Focus on house brands will be one of Safilo's priorities for 2010 along with seizing opportunities in the fashion segment, as demonstrated with the licensing agreement reached with the brand Tommy Hilfiger. The group will also continue to concentrate on its client management inventory service, Project Smile. The service has been implemented in 600 stores. Capital expenditure is forecast to reach €35-40 million, compared with €22.3 million in 2009, and will go mainly toward production facilities.

The group still has to renegotiate seven licenses expiring this year, including the heavyweight Christian Dior. According to the broker Centrobanca, Dior, Gucci and Armani represent 44 percent of Safilo's revenues. It is estimated that Dior on its own totals 10-15 percent of the group's turnover.

Vedovotto said that talks with Dior are progressing «reasonably well» but more time is needed to reach an agreement. He was also upbeat about the likelihood of renewing license agreements with Yves Saint Laurent, Bottega Veneta, Juicy Couture and Kate Spade. But he expressed doubt about renewing the deal with the Diesel and 55DSL. The two licenses are estimated to represent about 3 percent of Safilo's turnover.

The manager added that he would only renew license accords if they are profitable for Safilo and is only ready to make concessions to brands part of a larger group. YSL and Bottega Veneta are both owned by Gucci Group.

In 2009, due to the drop in demand, Safilo was very close, and some times reached, guaranteed minimum royalty levels set for some licensed brands.
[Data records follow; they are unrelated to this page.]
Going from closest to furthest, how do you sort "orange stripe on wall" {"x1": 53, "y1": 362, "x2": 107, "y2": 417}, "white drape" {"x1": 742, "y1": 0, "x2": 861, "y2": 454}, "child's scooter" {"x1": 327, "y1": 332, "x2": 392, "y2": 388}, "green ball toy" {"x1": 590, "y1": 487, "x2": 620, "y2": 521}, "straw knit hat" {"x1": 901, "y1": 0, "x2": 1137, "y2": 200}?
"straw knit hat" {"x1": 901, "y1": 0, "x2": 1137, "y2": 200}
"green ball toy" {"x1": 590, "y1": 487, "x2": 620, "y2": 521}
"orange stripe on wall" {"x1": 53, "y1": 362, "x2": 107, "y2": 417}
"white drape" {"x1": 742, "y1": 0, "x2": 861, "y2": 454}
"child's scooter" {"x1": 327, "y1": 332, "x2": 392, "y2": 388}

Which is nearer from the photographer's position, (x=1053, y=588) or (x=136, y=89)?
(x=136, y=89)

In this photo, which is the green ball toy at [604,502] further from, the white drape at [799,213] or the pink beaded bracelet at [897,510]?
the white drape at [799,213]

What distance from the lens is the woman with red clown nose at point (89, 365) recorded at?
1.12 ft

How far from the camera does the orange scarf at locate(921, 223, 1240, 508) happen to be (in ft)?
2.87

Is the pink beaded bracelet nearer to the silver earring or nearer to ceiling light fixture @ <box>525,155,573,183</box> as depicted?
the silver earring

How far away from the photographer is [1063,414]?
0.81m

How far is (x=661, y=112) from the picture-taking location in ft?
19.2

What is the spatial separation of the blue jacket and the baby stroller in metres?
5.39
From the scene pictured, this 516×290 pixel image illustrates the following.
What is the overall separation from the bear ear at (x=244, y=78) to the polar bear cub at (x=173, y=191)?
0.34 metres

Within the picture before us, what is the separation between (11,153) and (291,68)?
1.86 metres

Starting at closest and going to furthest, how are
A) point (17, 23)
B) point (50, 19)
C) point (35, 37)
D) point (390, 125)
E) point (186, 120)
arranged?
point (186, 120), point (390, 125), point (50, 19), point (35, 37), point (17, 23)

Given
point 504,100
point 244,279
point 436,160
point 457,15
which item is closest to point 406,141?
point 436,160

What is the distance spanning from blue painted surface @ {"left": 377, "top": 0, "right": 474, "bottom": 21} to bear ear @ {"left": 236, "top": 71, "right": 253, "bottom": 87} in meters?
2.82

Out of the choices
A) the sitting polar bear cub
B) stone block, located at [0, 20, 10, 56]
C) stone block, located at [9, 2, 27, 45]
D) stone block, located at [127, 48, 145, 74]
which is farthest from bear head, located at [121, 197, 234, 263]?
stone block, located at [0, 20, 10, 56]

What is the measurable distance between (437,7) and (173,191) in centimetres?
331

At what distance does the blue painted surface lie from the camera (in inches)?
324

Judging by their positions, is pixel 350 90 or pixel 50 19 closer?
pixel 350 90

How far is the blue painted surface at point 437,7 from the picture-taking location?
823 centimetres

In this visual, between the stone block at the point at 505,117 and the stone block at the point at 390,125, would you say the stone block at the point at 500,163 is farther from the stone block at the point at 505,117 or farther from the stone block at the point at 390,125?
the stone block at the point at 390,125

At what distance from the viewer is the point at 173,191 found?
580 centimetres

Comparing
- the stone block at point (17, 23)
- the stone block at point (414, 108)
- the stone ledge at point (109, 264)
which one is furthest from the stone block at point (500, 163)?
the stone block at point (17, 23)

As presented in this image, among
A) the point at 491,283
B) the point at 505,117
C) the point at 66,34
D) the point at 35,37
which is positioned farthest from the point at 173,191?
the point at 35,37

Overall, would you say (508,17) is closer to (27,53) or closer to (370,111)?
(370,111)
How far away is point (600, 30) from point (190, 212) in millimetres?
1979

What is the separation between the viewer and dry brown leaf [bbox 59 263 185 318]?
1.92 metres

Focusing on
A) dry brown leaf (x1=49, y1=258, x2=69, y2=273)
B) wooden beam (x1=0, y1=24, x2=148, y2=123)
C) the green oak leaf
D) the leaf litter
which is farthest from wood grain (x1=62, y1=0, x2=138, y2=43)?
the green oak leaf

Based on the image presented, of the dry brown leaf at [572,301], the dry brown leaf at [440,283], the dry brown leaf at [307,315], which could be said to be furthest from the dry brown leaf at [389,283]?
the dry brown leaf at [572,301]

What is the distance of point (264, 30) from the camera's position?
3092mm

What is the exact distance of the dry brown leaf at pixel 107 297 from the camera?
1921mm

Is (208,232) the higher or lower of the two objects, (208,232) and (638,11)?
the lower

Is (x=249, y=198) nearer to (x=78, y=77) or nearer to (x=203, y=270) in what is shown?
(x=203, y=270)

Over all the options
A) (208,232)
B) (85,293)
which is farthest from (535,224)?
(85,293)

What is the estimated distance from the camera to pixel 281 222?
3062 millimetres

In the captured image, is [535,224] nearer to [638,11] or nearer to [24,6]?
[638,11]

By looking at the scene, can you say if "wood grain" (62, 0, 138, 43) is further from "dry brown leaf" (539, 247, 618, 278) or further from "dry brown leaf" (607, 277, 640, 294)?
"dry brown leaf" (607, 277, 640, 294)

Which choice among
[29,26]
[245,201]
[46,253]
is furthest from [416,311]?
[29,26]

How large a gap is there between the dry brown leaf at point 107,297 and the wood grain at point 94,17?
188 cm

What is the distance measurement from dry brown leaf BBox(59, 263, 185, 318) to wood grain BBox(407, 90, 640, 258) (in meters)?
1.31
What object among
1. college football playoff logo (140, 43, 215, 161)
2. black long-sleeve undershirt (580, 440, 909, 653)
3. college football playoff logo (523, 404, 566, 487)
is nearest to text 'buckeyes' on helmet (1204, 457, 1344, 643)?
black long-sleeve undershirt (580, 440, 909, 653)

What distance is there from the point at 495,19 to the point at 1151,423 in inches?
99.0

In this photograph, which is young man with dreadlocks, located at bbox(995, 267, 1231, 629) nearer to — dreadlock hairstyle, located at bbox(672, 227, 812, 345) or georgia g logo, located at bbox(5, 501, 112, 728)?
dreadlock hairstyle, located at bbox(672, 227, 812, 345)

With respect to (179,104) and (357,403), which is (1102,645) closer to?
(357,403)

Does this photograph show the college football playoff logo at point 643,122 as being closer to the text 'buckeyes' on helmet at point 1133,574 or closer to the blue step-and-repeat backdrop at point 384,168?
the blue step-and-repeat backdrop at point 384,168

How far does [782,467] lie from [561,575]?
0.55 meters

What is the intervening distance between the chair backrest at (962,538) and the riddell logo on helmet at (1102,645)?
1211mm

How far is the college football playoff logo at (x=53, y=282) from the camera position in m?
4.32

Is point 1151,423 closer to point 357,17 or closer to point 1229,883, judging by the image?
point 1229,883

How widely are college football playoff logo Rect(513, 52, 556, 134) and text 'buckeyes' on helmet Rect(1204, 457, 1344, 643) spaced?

The group is also expected to reinforce ties with Hal's network of 4,000 stores and aims in the future to at least double sales with its new shareholders but without jeopardizing its relationship with other clients. Vedovotto explained that in Germany the group's largest client is the retailer Fielmann and the second largest is a subsidiary of Hal, Apollo Optik. He stressed that Safilo wants to continue serving «in the best possible way» both companies and even increase business with Fielmann.

Safilo still has to complete the sale to Hal of its 60 percent stake in the Mexican retailer Sunglass Island, bought for €15 million in 2008. Vedovotto explained that a deal has to be reached with the Mexican partner to enable Hal to buy a 100 percent stake in the retailer. He added that the group is committed to keeping Solstice and the sports brand Smith Optics despite several expressions of interest for the two businesses.

The group expects 2010 results to benefit from lower production costs thanks to the start-up last year of a new Chinese factory, the sale of its loss-making retail businesses and lower financial costs.

The company described the 2009 Ebitda of €58.2 million, representing a margin on sales of 5.8 percent, as a record low. Financial analysts believe that this year sales could remain flat at around €1,015 billion but Ebitda could rise to about €75 million, boosting the margin to above 7 percent.